◆ **YOUR TASKS**:
• a. Reproduce the passage of the convenience stores article that opens with the words containing "He also commented" and closes with "on our sector.", substituting "straitjacket" for "straight-jacket".
• b. Extend the article on the convenience stores association's response to the alcohol proposals, picking up after its final sentence.
--- EXTRACT PROVIDED ---
The Association of Convenience Stores (ACS) has welcomed plans outlined by the Government yesterday to crack down on irresponsible alcohol misuse.

The organisation said ministers had also indicated there would be extra powers for local authorities to act against the minority of premises which do not retail responsibly or who sell irresponsible products. Meanwhile, there will also be a consultation on a mandatory code covering all alcohol retailers, implemented through mandatory licensing conditions.

James Lowman, ACS chief executive, said: “It is right that the Government creates more sanctions to deal with both adults and young people who repeatedly drink irresponsibly in our community. There needs to a range of punishments which reflect an individual’s culpability in alcohol related anti-social behaviour.”

He also commented on the code of practice for alcohol retailers, saying: “We are committed to our role as responsible retailers and to delivering our part in reducing alcohol harm. However we believe that a code of practice that affects all retailers is likely to be a bureaucratic straight-jacket on retailers and local authorities. For example, a code that dictates certain training for convenience store staff has the potential to be very restrictive and burdensome on our sector.

“We are keen to see more details on the proposed restrictions on price and promotion. We are not convinced that there is a robust evidence base to show that measures outlined in this code of practice to restrict the way alcohol is promoted will prevent alcohol related harms. Such measures may undermine competitiveness and harm the interests of responsible consumers.

“We are also concerned about the Government’s pledge to pursue a ‘two strikes and you’re out’ policy in relation to alcohol retailers. We support effective sanctions against irresponsible retailers but think the priority should be placed on partnership working and not draconian enforcement."

The ACS said it had also been working to help advise on the minimum wage. Earlier this week a delegation, including independent retailers Jonathan James and Jonathan Clarke, met with the Low Pay Commission as part of the consultation on the National Minimum Wage rates for 2009/190 and 2010/11.
--- DATA PROVIDED ---
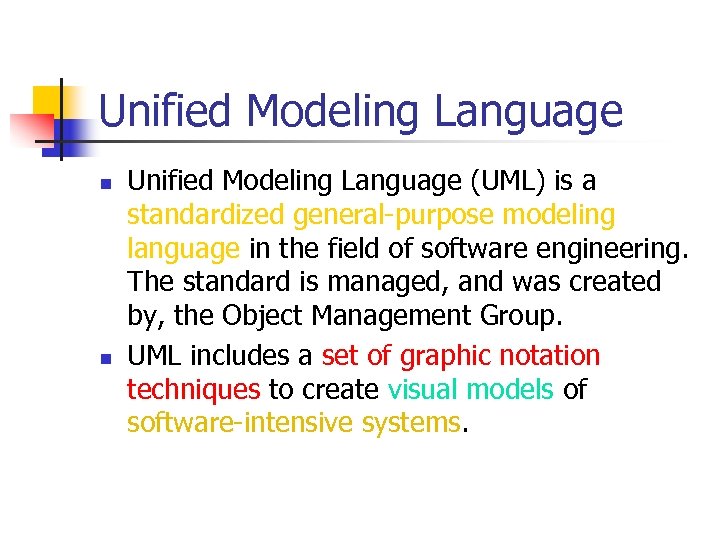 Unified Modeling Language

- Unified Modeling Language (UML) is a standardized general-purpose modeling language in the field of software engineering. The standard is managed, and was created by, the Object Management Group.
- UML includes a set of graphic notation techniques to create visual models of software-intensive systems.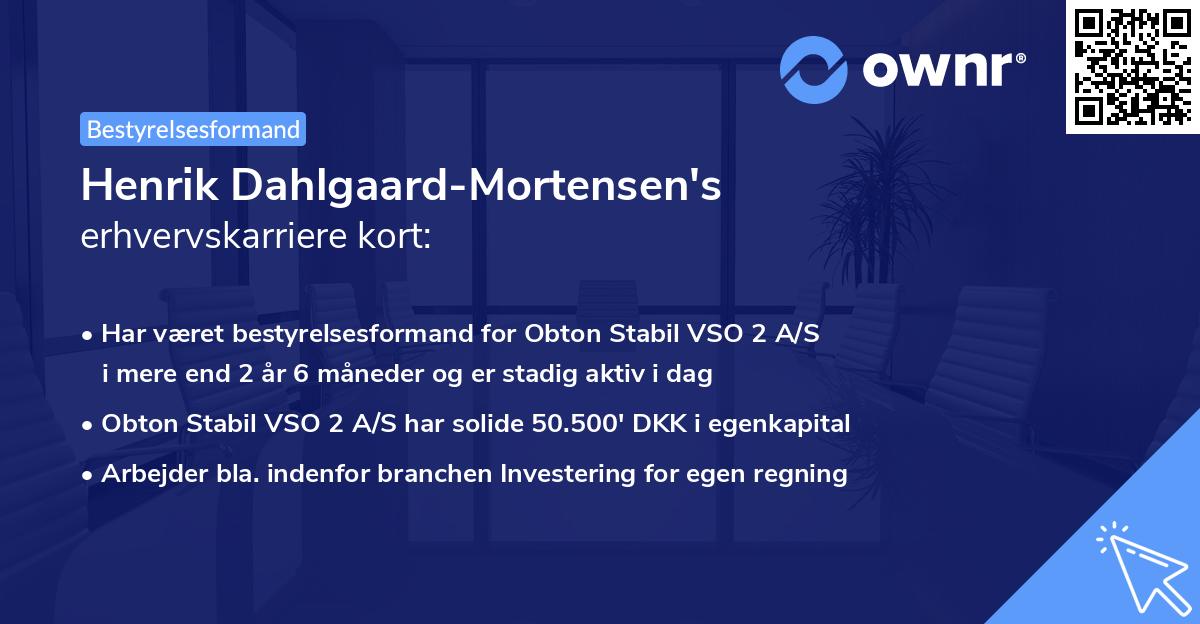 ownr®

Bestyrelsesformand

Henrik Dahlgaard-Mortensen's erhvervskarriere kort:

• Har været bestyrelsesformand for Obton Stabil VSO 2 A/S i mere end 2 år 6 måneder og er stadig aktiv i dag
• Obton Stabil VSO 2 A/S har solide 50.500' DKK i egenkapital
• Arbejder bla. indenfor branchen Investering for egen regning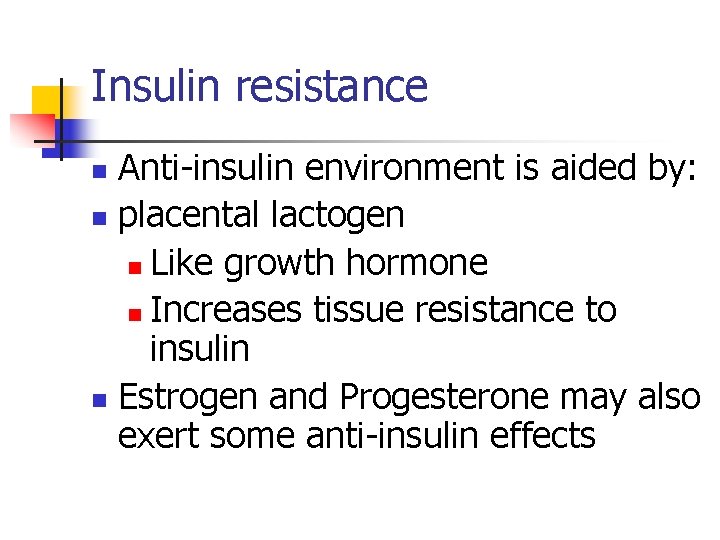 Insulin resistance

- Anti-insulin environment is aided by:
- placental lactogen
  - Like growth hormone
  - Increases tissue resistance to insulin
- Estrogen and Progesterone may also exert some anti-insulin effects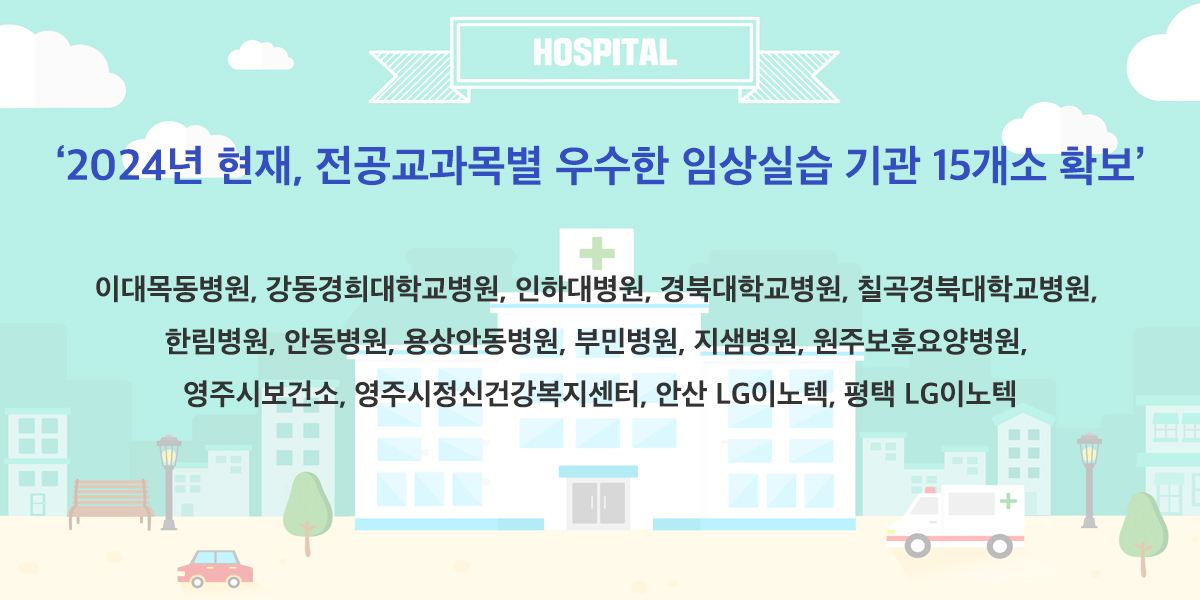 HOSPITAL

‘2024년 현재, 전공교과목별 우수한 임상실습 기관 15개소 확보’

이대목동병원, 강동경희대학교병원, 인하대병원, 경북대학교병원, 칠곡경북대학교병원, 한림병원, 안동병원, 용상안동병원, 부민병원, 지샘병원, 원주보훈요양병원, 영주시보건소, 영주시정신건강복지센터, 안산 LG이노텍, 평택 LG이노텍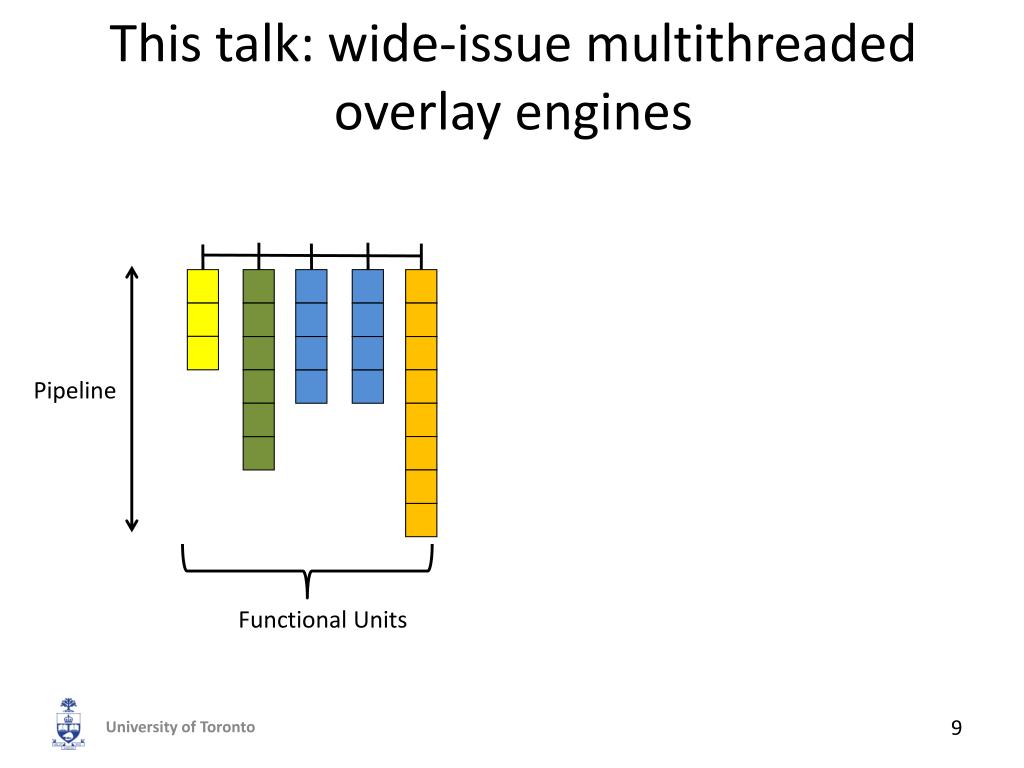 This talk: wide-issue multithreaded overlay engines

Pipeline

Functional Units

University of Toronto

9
---
--- DATA PROVIDED ---
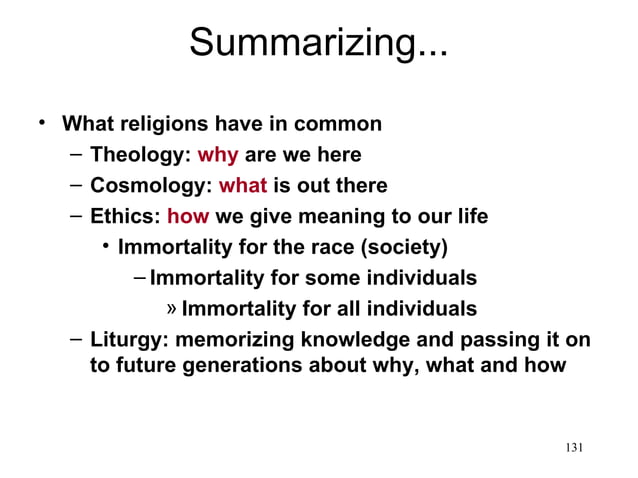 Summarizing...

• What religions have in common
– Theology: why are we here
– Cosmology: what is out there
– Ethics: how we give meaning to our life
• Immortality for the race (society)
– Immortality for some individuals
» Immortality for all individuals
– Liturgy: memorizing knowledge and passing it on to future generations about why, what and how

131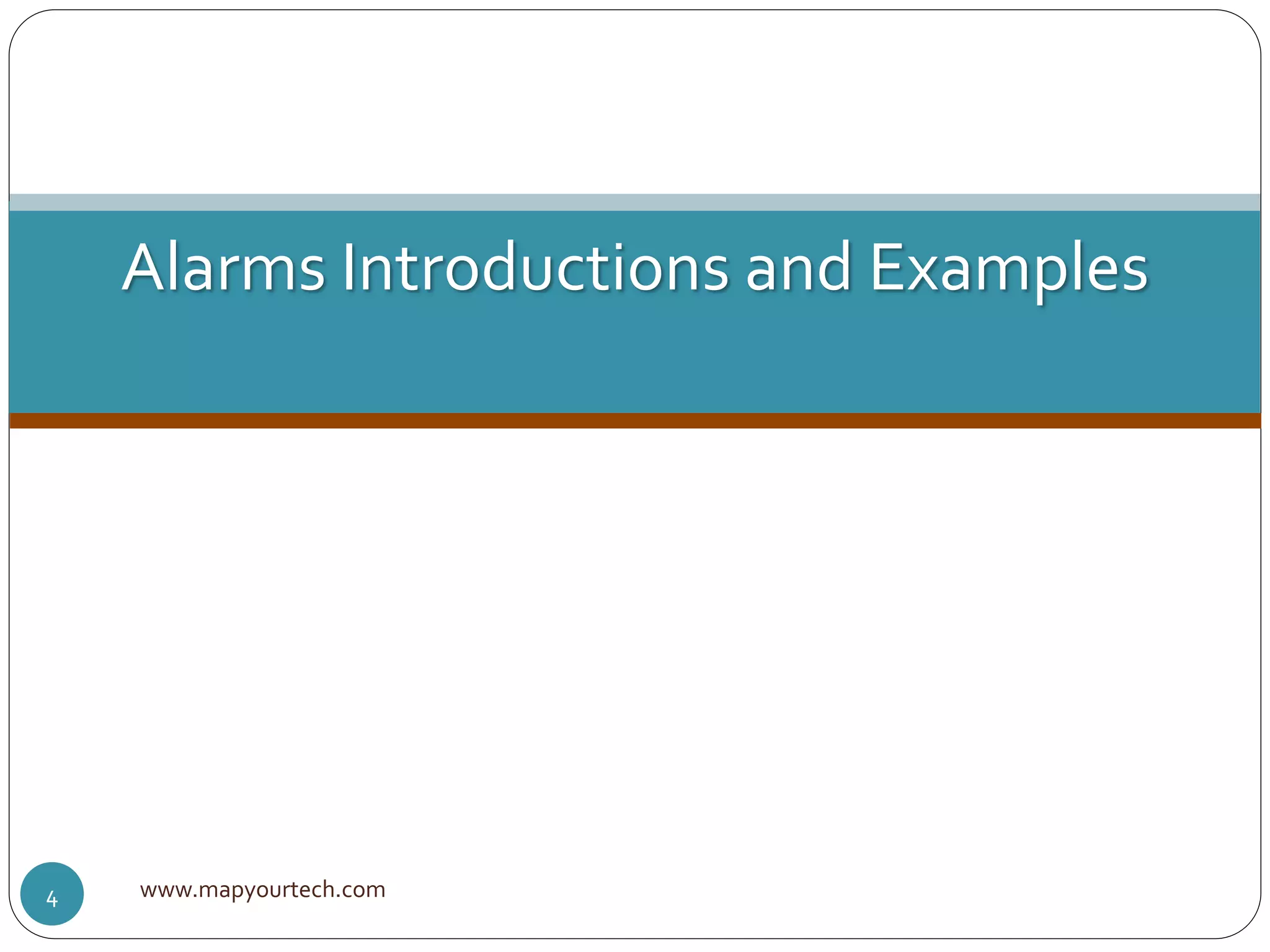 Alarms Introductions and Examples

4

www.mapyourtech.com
---
--- DATA PROVIDED ---
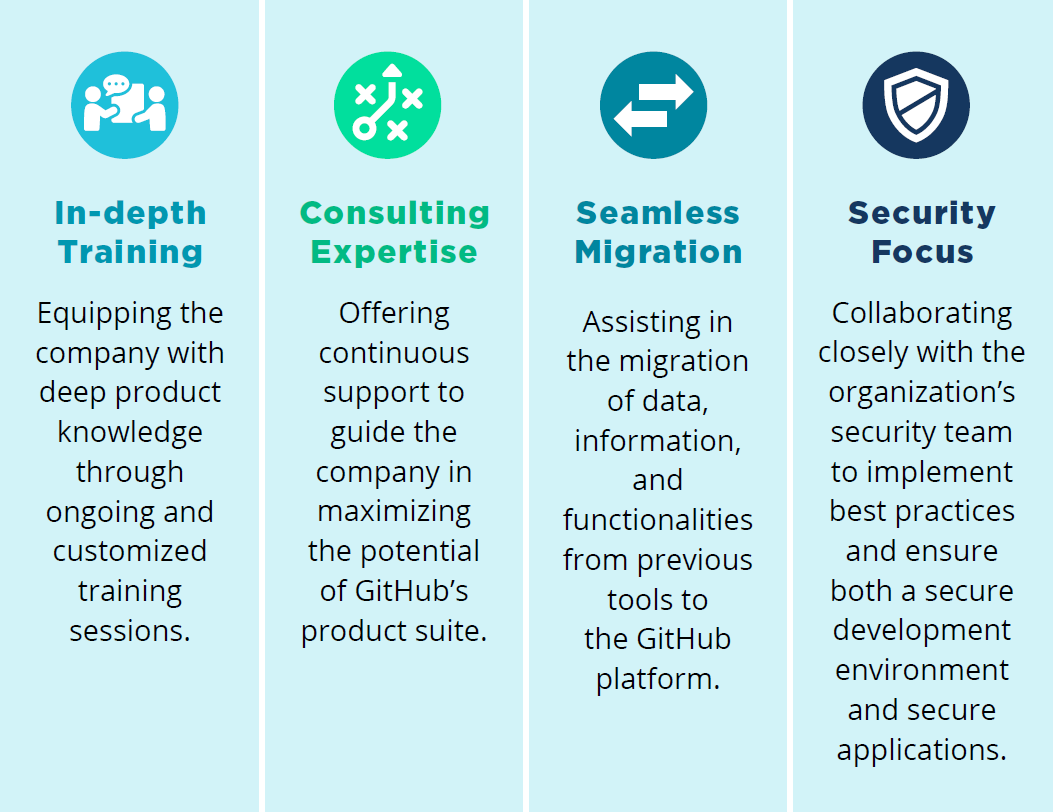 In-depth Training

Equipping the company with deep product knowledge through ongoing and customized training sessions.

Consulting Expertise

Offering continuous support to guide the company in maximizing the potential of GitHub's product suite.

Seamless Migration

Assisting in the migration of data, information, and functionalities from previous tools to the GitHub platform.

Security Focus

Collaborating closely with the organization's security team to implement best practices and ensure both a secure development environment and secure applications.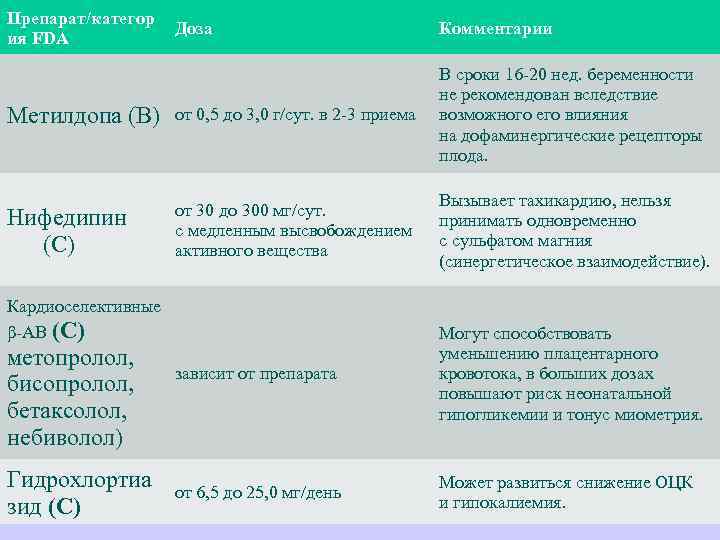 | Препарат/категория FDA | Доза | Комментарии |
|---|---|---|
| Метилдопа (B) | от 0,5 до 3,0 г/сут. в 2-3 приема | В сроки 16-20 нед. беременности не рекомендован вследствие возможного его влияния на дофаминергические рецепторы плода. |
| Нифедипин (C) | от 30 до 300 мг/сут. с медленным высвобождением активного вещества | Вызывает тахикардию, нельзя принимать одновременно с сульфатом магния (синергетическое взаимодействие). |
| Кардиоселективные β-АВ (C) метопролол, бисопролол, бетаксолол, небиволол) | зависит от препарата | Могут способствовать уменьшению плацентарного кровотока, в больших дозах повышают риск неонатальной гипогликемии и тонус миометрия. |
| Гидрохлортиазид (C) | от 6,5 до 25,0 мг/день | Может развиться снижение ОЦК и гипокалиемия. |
---
◆ **ANSWERS FOR THE EXERCISE**:
• a.
He also commented on the code of practice for alcohol retailers, saying: “We are committed to our role as responsible retailers and to delivering our part in reducing alcohol harm. However we believe that a code of practice that affects all retailers is likely to be a bureaucratic straitjacket on retailers and local authorities. For example, a code that dictates certain training for convenience store staff has the potential to be very restrictive and burdensome on our sector.

• b.
 

 

Lowman, who led the delegation, said: “Convenience stores have had to contend with inflation-busting increases in the National Minimum Wage as well as coping with rising utility costs, bank charges and business rates, as well as other employment law changes that have brought costs and administrative burdens. With the country facing uncertain economic conditions, and with the Government tightly controlling public sector pay increases, now is not the time for further increases that would damage our sector.

 

“Businesses are dealing with these extra costs through cutting back on staffing overtime, reducing pay increases and working extra hours themselves. Many businesses that in the past prided themselves on paying above the minimum wage are now unable to. Any significant minimum wage increase could lead to further cut backs on staff numbers and hours, as well as making it harder for retailers to invest in their businesses.”

 

 

The ACS called on the Low Pay Commission to listen to the chancellor Alistair Darling’s comments earlier this year when he said: "Pay awards in both the private and public sector have to be consistent with our inflation target, which is 2.0 per cent." The ACS said it had made the case that if the chancellor believed that big business and the public sector should be receiving pay rises of 2% then this should be reflected in the minimum wage.